_EXTRACTED INFORMATION_
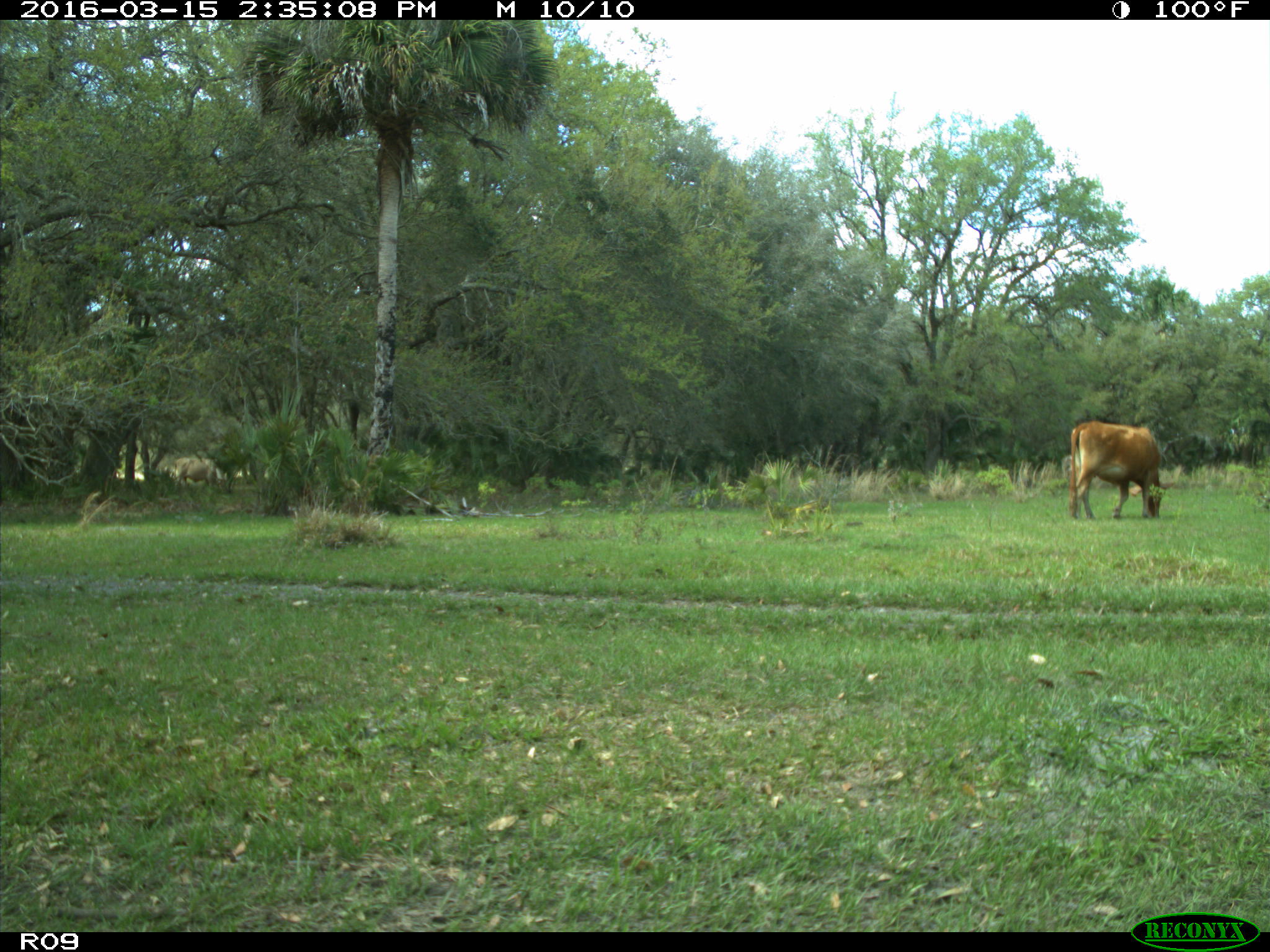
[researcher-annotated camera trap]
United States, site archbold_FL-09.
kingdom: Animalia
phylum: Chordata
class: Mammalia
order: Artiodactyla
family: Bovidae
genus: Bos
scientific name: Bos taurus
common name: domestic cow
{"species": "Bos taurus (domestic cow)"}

_WORK REQUEST_
Lines from the one containing "class: Mammalia" through the final line of the entries above are to be output exactly; omit all others.

_ANSWER BOX_
class: Mammalia
order: Artiodactyla
family: Bovidae
genus: Bos
scientific name: Bos taurus
common name: domestic cow
{"species": "Bos taurus (domestic cow)"}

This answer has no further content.